Sickle cell trait is a genetic condition that affects a substantial portion of the global population, particularly individuals of African descent. This study is aimed at evaluating anthropometric parameters and lipid profile parameters in subjects with sickle cell traits in Madonna University Teaching Hospital (MUTH), Elele. 72 subjects consisting of 30 HbAA (control), 21 HbAS, and 21 HbSS, all aged 18–40 years, were recruited for the study. Ethical clearance and informed consent were duly obtained from those involved. Blood samples were collected via venipuncture. Total cholesterol (TCH), triglyceride (TG), high-density lipoprotein (HDL), and low-density lipoprotein (LDL) were analyzed using enzymatic spectrophotometric method. Body mass index (BMI) was calculated as weight (kg) divided by height squared (m2). Data were analyzed using Statistical Package for Social Sciences (SPSS) version 21 for Windows 7. The result from this study suggests that there are statistically significant differences (p < 0.05) among the genotype variants, HbAA, HbAS, and HbSS, for the TCH, TG, HDL, LDL, and hemoglobin (Hb) levels.
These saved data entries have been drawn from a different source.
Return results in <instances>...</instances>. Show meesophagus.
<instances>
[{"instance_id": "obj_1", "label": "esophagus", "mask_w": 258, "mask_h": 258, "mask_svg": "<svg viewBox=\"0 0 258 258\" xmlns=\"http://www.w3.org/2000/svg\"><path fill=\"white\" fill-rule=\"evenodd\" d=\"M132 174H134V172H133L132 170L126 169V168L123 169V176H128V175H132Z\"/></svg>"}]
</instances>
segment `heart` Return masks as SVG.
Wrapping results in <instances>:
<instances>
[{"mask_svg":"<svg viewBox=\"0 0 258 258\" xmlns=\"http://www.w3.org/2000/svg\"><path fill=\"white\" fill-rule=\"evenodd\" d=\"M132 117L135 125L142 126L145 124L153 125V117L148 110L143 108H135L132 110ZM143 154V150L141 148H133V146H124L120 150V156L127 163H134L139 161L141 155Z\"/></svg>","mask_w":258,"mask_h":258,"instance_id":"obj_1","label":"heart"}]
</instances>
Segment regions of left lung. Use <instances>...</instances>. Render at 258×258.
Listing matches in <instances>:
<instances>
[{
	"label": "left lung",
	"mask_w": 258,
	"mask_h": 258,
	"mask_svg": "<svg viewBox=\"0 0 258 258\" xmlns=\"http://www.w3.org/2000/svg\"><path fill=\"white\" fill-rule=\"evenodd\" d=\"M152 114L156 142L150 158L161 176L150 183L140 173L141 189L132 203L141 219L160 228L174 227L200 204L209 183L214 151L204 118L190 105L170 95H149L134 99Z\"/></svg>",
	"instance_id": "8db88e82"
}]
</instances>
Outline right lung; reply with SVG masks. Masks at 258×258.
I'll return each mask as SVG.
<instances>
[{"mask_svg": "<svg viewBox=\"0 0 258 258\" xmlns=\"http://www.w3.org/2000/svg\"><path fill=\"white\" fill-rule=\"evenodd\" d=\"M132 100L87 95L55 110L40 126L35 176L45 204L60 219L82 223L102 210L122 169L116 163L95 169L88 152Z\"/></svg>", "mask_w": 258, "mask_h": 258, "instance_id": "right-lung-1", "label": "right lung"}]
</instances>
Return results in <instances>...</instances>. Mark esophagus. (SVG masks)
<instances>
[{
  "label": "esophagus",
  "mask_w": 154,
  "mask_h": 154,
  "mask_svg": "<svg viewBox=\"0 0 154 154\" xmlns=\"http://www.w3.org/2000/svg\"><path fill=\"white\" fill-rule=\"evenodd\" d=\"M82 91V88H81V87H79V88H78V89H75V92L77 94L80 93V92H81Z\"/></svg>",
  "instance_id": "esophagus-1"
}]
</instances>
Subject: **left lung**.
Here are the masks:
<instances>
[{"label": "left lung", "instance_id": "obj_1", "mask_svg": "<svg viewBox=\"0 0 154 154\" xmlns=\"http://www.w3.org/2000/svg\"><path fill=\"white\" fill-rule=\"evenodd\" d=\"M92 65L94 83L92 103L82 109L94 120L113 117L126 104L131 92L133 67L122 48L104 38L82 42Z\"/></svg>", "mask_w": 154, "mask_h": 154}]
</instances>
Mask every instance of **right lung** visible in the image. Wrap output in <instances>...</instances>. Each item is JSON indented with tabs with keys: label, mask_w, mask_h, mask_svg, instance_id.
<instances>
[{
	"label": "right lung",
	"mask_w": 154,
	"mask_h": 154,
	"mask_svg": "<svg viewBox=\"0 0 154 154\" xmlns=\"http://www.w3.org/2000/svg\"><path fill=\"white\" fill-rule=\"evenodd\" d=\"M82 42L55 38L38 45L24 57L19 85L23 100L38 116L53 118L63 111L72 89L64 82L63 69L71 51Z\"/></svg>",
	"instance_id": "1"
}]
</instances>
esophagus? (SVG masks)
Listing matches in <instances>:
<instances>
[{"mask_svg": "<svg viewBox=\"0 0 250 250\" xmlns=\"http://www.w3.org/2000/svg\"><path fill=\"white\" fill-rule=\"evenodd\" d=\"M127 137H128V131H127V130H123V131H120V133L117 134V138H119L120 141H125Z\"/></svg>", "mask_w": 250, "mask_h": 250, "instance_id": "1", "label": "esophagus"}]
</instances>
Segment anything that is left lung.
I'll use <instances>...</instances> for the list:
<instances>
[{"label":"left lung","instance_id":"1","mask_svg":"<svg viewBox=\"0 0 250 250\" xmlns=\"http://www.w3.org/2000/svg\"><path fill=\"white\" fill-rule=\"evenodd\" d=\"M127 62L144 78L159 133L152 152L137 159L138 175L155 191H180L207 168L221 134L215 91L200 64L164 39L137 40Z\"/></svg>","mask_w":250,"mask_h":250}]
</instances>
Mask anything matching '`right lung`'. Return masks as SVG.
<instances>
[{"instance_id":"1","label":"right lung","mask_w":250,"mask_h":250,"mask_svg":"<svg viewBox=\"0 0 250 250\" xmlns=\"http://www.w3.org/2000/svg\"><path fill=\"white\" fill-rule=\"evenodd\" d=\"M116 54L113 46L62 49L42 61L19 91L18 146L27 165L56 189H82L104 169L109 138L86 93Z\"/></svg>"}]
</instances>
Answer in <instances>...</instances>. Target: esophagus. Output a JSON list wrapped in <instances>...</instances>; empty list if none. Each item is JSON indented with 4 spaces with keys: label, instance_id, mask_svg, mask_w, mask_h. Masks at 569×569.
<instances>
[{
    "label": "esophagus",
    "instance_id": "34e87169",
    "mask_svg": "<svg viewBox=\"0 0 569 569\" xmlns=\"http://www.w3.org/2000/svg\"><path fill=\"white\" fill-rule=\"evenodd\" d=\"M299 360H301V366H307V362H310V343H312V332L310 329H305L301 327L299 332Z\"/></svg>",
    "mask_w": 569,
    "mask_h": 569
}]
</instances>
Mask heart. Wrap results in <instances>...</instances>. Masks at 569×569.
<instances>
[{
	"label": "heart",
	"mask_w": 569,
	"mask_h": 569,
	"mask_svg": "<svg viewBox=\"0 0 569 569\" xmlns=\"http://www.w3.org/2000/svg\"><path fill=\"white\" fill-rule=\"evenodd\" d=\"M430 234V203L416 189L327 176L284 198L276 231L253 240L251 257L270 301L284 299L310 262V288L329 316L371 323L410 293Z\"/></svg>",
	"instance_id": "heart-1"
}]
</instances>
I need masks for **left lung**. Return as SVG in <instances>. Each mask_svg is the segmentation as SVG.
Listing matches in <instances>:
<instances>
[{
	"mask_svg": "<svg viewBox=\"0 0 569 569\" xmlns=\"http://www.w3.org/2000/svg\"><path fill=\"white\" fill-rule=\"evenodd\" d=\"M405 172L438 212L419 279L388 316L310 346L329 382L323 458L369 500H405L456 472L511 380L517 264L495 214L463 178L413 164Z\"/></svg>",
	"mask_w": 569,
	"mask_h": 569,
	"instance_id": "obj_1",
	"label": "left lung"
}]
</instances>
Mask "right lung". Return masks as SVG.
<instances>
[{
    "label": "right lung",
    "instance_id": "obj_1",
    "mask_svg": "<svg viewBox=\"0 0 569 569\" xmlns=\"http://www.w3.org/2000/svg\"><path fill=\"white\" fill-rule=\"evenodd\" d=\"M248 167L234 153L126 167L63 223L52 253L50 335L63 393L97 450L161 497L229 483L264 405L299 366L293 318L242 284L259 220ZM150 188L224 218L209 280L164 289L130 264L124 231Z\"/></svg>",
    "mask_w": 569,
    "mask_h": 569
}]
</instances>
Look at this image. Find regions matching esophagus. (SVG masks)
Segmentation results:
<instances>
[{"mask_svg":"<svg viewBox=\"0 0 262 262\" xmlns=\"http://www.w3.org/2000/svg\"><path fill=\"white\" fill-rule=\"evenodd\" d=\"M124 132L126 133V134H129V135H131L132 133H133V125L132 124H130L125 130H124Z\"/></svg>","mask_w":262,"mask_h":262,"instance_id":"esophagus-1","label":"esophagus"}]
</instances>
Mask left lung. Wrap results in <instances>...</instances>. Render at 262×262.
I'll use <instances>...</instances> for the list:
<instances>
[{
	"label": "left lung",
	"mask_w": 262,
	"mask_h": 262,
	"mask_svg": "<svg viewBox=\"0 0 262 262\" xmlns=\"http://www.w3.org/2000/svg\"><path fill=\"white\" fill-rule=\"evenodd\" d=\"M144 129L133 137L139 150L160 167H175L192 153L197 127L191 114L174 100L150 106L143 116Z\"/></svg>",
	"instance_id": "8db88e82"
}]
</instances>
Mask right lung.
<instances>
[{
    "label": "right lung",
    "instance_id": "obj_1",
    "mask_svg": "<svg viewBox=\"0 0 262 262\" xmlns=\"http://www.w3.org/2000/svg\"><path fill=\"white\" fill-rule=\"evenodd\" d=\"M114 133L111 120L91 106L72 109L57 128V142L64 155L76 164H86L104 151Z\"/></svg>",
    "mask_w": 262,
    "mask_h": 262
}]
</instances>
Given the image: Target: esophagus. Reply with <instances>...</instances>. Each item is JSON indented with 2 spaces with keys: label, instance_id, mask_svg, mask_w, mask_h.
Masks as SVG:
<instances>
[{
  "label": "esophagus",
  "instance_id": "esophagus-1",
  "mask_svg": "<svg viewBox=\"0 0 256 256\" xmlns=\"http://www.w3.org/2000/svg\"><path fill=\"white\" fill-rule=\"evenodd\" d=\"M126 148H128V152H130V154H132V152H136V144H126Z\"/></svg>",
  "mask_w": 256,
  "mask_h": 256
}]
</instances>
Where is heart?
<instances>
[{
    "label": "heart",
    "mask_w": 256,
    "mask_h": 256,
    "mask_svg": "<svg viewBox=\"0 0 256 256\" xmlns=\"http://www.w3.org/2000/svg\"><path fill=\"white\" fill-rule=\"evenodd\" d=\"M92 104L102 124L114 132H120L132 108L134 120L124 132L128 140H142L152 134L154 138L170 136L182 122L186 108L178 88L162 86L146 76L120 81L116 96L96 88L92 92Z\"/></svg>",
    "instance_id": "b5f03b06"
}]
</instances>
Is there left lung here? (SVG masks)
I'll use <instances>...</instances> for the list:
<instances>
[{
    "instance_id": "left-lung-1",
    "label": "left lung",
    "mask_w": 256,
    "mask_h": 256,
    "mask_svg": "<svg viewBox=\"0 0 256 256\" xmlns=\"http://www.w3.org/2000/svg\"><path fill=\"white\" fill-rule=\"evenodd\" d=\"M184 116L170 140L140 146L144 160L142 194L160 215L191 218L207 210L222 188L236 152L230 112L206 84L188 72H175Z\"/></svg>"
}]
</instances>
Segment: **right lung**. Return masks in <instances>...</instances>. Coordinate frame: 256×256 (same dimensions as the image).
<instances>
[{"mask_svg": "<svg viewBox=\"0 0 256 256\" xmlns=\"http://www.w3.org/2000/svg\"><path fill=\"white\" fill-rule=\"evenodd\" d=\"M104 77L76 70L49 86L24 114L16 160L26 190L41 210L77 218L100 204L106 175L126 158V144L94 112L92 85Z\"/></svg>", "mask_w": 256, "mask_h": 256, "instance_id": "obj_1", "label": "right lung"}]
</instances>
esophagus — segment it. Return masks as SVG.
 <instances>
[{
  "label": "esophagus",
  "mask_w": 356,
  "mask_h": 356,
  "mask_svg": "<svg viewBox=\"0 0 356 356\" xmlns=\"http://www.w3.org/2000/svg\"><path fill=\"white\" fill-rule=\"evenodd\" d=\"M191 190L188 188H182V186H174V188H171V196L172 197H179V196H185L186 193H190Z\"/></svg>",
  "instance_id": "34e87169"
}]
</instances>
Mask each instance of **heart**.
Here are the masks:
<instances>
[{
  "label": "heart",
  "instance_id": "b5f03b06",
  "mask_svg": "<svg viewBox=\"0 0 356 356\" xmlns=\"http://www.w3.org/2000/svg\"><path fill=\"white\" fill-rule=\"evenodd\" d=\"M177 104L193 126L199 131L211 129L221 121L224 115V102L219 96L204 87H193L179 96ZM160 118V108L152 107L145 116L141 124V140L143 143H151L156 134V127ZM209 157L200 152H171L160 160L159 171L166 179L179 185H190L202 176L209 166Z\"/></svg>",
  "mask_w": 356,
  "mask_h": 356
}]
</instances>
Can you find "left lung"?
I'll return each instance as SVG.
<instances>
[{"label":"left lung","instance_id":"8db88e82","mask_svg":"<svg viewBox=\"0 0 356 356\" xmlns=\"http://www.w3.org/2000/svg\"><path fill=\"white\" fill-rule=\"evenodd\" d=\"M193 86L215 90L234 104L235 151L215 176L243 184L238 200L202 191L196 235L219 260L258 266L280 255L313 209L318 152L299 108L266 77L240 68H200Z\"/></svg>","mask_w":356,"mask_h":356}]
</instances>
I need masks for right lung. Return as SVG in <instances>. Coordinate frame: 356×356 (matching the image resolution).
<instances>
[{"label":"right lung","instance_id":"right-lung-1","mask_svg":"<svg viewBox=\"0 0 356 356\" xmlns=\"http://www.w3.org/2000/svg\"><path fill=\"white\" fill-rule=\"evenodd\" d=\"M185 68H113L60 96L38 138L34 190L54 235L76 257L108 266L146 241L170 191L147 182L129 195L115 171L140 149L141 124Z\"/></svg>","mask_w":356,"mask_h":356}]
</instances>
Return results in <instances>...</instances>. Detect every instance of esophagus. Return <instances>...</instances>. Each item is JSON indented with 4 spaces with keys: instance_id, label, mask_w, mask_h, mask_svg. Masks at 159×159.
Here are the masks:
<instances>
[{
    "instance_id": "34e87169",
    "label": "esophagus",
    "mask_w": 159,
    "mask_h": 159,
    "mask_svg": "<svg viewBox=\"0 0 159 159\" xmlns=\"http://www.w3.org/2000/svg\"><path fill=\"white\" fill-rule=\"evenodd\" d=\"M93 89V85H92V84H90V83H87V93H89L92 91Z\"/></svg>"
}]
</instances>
For the control group (HbAA), the TCH is 4.51 mmol/L, TG is 1.21 mmol/L, HDL is 0.95 mmol/L, LDL is 2.81 mmol/L, and Hb is 14.02 g/dL. For the HbAS, the TCH is 4.16 mmol/L, TG is 0.73 mmol/L, HDL is 0.92 mmol/L, LDL is 2.82 mmol/L, and Hb is 13.02 g/dL. For the HbSS, the TCH is 3.39 mmol/L, TG is 0.59 mmol/L, HDL is 0.63 mmol/L, LDL is 2.59 mmol/L, and Hb is 10.85 g/dL. Also, the BMI (kg/m2) showed no statistically significant differences among the genotype variants, HbAA, HbAS, and HbSS (p > 0.05). This concludes that lipid metabolism may be altered in red cell genetic disorders such as sickle cell anemia.